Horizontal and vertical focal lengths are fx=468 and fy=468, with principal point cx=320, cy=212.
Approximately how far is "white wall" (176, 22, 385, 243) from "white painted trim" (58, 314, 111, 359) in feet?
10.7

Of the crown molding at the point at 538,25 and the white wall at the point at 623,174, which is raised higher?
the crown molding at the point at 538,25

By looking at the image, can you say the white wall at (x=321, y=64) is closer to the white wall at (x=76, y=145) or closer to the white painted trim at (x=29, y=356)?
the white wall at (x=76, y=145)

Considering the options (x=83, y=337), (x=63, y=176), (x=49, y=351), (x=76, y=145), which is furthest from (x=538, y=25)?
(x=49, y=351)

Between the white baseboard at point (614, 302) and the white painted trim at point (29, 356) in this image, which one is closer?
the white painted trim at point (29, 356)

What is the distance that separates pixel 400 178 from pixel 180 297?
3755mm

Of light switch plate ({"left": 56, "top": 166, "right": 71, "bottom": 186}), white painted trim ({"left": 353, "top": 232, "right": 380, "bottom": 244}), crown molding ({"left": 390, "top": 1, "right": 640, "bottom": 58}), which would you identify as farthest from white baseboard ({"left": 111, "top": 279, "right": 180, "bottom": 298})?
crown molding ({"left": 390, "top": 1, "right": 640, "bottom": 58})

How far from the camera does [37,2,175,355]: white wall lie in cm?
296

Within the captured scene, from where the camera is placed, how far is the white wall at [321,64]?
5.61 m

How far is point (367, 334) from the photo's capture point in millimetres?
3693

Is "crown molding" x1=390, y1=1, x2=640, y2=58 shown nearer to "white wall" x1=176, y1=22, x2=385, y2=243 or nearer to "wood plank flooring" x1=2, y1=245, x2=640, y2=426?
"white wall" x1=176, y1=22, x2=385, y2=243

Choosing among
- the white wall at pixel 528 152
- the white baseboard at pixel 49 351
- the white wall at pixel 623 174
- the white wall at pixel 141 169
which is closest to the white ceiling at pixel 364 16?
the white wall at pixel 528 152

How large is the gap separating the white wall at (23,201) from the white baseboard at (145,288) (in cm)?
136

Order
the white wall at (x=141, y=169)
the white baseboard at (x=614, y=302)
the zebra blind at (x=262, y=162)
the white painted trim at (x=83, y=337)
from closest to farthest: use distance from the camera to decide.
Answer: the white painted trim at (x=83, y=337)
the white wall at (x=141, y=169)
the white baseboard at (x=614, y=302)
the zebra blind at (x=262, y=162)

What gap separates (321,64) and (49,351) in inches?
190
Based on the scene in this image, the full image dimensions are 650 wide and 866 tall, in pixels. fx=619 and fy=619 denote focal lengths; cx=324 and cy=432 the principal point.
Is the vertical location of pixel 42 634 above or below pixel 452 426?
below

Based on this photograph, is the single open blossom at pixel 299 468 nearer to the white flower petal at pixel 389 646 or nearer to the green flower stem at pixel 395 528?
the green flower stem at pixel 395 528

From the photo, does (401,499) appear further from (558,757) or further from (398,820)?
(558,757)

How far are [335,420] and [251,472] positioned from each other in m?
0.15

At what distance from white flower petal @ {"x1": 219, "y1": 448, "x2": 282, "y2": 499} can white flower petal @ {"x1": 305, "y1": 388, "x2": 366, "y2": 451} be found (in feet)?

**YOUR INSTRUCTIONS**: Copy out all of the records above word for word, with no changes.

**ANSWER FOR THE TASK**:
Horizontal and vertical focal lengths are fx=468 and fy=468, with principal point cx=320, cy=212.
Approximately how far is "white wall" (176, 22, 385, 243) from "white painted trim" (58, 314, 111, 359) in feet?
10.7

Of the crown molding at the point at 538,25 and the white wall at the point at 623,174, which is raised higher?
the crown molding at the point at 538,25

By looking at the image, can you say the white wall at (x=321, y=64) is closer to the white wall at (x=76, y=145) or closer to the white painted trim at (x=29, y=356)?
the white wall at (x=76, y=145)

Considering the options (x=83, y=337), (x=63, y=176), (x=49, y=351), (x=76, y=145), which is furthest from (x=538, y=25)?
(x=49, y=351)

Between the white baseboard at point (614, 302) and the white painted trim at point (29, 356) in this image, which one is closer?
the white painted trim at point (29, 356)

What is the distance that separates pixel 400 178 from pixel 180 297?
3755mm

Of light switch plate ({"left": 56, "top": 166, "right": 71, "bottom": 186}), white painted trim ({"left": 353, "top": 232, "right": 380, "bottom": 244}), crown molding ({"left": 390, "top": 1, "right": 640, "bottom": 58}), which would you identify as farthest from white baseboard ({"left": 111, "top": 279, "right": 180, "bottom": 298})?
crown molding ({"left": 390, "top": 1, "right": 640, "bottom": 58})

How far from the camera does [37,2,175,355]: white wall lie in cm?
296

Within the captured scene, from where the camera is placed, how far is the white wall at [321,64]?
5.61 m

How far is point (367, 334) from the photo's capture point in millimetres?
3693

Is "crown molding" x1=390, y1=1, x2=640, y2=58 shown nearer to "white wall" x1=176, y1=22, x2=385, y2=243 or nearer to "wood plank flooring" x1=2, y1=245, x2=640, y2=426?
"white wall" x1=176, y1=22, x2=385, y2=243

Choosing among
- the white wall at pixel 528 152
- the white baseboard at pixel 49 351
- the white wall at pixel 623 174
- the white wall at pixel 141 169
which is closest to the white ceiling at pixel 364 16?
the white wall at pixel 528 152

How large is the gap separating the white wall at (23,201) from the white baseboard at (145,288) (in cm)?
136

Order
the white wall at (x=141, y=169)
the white baseboard at (x=614, y=302)
the zebra blind at (x=262, y=162)
the white painted trim at (x=83, y=337)
from closest to farthest: use distance from the camera to decide.
Answer: the white painted trim at (x=83, y=337)
the white wall at (x=141, y=169)
the white baseboard at (x=614, y=302)
the zebra blind at (x=262, y=162)

What gap separates (321,64) and (49,351) in inches?
190
Based on the scene in this image, the full image dimensions are 650 wide and 866 tall, in pixels. fx=619 and fy=619 denote focal lengths; cx=324 and cy=432 the principal point.
Is the vertical location of pixel 42 634 above or below pixel 452 426?
below

Based on this photograph, is the single open blossom at pixel 299 468 nearer to the white flower petal at pixel 389 646 or nearer to the green flower stem at pixel 395 528?
the green flower stem at pixel 395 528

From the photo, does (401,499) appear further from (558,757) or further from (398,820)?
(558,757)

How far are [335,420] and [251,472] positioned from each other in m?
0.15

At what distance from white flower petal @ {"x1": 219, "y1": 448, "x2": 282, "y2": 499} can white flower petal @ {"x1": 305, "y1": 388, "x2": 366, "y2": 451} be found (in feet)?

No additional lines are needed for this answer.